Kirk B. Johnson, Esq.
Group Vice President
American Medical Association
515 North State Street
Chicago, Illinois 60610

Dear Mr. Johnson:

This letter responds to your request for a business review letter from the Department of Justice concerning a proposal for the American Medical Association (AMA) to disseminate to the public information relating to proposed revisions of the Medicare resource-based relative value scale. As you know, your request was transferred to the Federal Trade Commission for review.

Based on the facts presented in your request and further information provided by members of your staff, it does not appear that the proposed dissemination of information is likely to violate the antitrust laws. This opinion is based on our understanding of the facts as explained in your letter. We have not conducted an independent investigation, and our assessment could change if the facts change significantly.

Background

Your request letter explains that since 1992 the Medicare program has paid for physician services according to a resource-based relative value scale (RBRVS). The Health Care Financing Administration (HCFA) has updated the RBRVS annually, and is required by statute to review the RBRVS at least every five years. The first five-year review currently is underway. The AMA, through the process described below, has participated in each of the updates and reviews, and seeks to distribute more widely the information generated in the review process.

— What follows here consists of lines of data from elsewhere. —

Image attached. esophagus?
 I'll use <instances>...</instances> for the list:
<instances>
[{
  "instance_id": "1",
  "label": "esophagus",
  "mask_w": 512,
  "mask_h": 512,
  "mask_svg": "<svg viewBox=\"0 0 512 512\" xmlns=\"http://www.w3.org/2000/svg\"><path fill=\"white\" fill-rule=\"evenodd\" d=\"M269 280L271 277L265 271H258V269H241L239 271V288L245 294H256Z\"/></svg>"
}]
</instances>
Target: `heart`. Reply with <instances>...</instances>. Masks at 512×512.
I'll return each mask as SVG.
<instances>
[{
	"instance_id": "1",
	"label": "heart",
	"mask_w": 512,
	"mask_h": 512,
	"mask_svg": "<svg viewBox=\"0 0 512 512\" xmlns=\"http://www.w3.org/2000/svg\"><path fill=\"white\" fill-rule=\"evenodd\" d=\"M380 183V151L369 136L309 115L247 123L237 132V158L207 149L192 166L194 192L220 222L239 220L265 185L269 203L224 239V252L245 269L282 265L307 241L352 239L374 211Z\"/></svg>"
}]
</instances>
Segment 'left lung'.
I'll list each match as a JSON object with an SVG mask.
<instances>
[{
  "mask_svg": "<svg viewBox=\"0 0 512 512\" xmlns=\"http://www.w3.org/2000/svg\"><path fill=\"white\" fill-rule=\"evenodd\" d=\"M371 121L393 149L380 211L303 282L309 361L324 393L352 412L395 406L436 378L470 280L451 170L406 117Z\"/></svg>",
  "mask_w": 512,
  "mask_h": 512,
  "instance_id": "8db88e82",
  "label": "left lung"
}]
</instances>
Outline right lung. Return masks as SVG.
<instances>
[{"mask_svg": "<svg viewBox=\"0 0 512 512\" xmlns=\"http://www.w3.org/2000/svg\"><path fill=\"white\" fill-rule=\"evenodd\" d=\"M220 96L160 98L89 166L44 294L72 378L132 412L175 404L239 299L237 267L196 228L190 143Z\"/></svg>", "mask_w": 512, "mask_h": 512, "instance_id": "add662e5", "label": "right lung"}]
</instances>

The RBRVS uses the procedure codes and definitions contained in the Physicians’ Current Procedural Terminology (CPT). CPT is maintained by the CPT Editorial Panel, a committee appointed by the AMA Board of Trustees. The CPT is updated annually to reflect current medical practice, and changes in the CPT necessitate annual updates to the RBRVS for the affected codes. In addition, HCFA may change the relative value of a procedure to reflect changes in the resources needed to perform the procedure, or if it concludes that a change otherwise is warranted.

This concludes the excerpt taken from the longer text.